> **Consigne A**
Réécrivez le passage du texte sur l'économie numérique qui va de « Nous assistons aujourd'hui » à « peuvent en pâtir ! », en remplaçant « concentration » par « consolidation ».
> **Consigne B**
D'après le texte sur l'économie numérique, sur quoi le Gouvernement a-t-il jusqu'ici souhaité agir ?
> **Consigne C**
Prolongez le texte sur l'économie numérique à la suite de sa dernière phrase.

> **Texte extrait**
L'économie numérique est un pan essentiel de notre économie et de nos vies. Le numérique transforme tous les secteurs d'activité. Il est une chance, car il a donné lieu à des innovations majeures dont chacun peut constater l'utilité au quotidien. C'est également une dimension essentielle du dynamisme et de la compétitivité de l'économie française.
Nous assistons aujourd'hui dans ce secteur à un phénomène de concentration en raison d'effets de réseau massifs, qui ne cesse de susciter des interrogations partout dans le monde, compte tenu de ses effets sur la concurrence, sur nos sociétés et même sur nos démocraties. Comme la commission d'enquête du Sénat l'avait souligné, les États apparaissent plus que jamais dépassés par certaines entreprises, en tout cas par leur puissance. Et c'est le potentiel d'innovation, y compris en France, qui s'en trouverait amoindri. Les barrières à l'entrée sur les marchés s'accumulent à mesure que, selon l'expression consacrée, « le premier prend tout ». Tout cela n'est pas théorique. Ce sont nos entreprises qui peuvent en pâtir !
De notre côté, nous estimons que l'économie numérique est, à certains égards, parvenue à une certaine maturité et que, avec l'âge, viennent les responsabilités. C'est ce constat qui a incité notre commission, dans la diversité de sa composition, à agir et à déposer une proposition de loi visant à garantir le libre choix du consommateur dans le cyberespace. Le Gouvernement a jusqu'ici souhaité agir sur la fiscalité et sur la haine en ligne. Nous proposons de nous attaquer à la racine du problème économique en redonnant du pouvoir aux consommateurs, car ce sont eux qui doivent décider. Ce faisant, c'est l'innovation que nous proposons de favoriser. Vous aurez l'occasion de nous dire quelques mots sur ce texte dès aujourd'hui, avant notre débat en séance publique. Les rapporteurs auront quelques questions à vous poser.

> **Données**
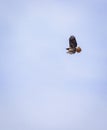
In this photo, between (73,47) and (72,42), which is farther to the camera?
(73,47)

> **Réponse rédigée A**
Nous assistons aujourd'hui dans ce secteur à un phénomène de consolidation en raison d'effets de réseau massifs, qui ne cesse de susciter des interrogations partout dans le monde, compte tenu de ses effets sur la concurrence, sur nos sociétés et même sur nos démocraties. Comme la commission d'enquête du Sénat l'avait souligné, les États apparaissent plus que jamais dépassés par certaines entreprises, en tout cas par leur puissance. Et c'est le potentiel d'innovation, y compris en France, qui s'en trouverait amoindri. Les barrières à l'entrée sur les marchés s'accumulent à mesure que, selon l'expression consacrée, « le premier prend tout ». Tout cela n'est pas théorique. Ce sont nos entreprises qui peuvent en pâtir !

> **Réponse rédigée B**
Sur la fiscalité et sur la haine en ligne.

> **Réponse rédigée C**
Je précise d'ores et déjà que nous serons d'accord sur un point : l'idéal serait que ce type d'initiative aboutisse à l'échelon européen, mais nous connaissons tous les délais des procédures européennes. Nous estimons que la célérité de l'action publique, après tant d'années d'atermoiements, est essentielle en la matière. La position de la France est importante.
L'action publique en matière d'économie numérique ne se limite pas, fort heureusement, à la régulation. Nous devons collectivement faire mentir le vieil adage selon lequel l'Amérique invente, la Chine copie et l'Europe réglemente. Nous devons permettre à nos entreprises d'inventer. Cela passe, et le Gouvernement en a pleinement conscience, par la mobilisation des capitaux privés pour faire grandir les entreprises françaises, alors que la France est encore loin derrière le Royaume-Uni en termes de levées de fonds. Vous nous direz sans doute un mot des développements récents en la matière.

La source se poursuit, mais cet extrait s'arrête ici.